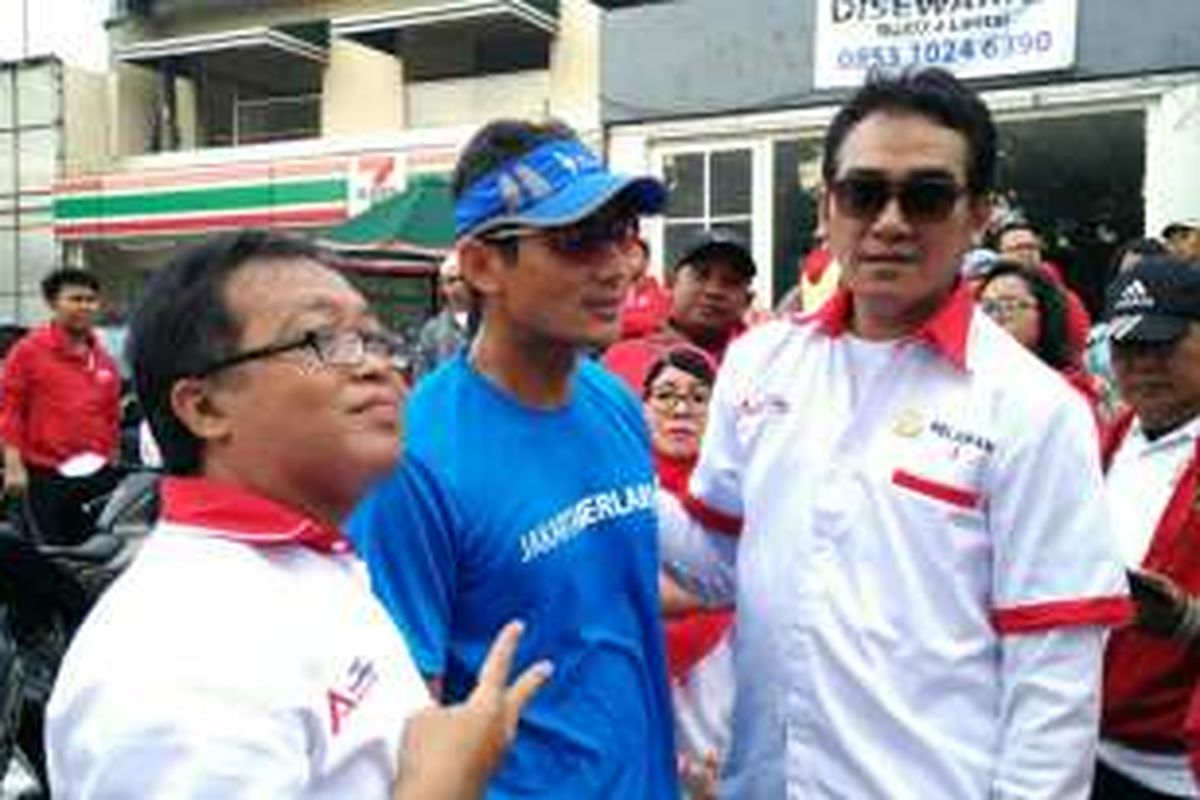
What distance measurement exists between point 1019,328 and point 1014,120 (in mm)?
7365

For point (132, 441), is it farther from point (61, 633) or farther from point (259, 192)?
point (259, 192)

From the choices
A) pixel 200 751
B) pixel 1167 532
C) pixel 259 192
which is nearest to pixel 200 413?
pixel 200 751

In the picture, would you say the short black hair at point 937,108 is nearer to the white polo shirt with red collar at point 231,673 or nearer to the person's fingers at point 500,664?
the person's fingers at point 500,664

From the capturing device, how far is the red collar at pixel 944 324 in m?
2.08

————

• [What needs to be done]
Rewrite every line of the records above as one numbered list, omitting blank lines and the pictures.

• [Output for this task]
1. What distance measurement exists between point 1019,328 and point 1014,120 (in mm)?
2. 7365
3. For point (132, 441), is it farther from point (61, 633) or farther from point (259, 192)?
4. point (259, 192)
5. From the choices
6. A) pixel 200 751
7. B) pixel 1167 532
8. C) pixel 259 192
9. which is nearest to pixel 200 413?
10. pixel 200 751
11. In the picture, would you say the short black hair at point 937,108 is nearer to the white polo shirt with red collar at point 231,673 or nearer to the person's fingers at point 500,664?
12. the person's fingers at point 500,664
13. From the capturing device, how far is the red collar at pixel 944 324 in m?
14. 2.08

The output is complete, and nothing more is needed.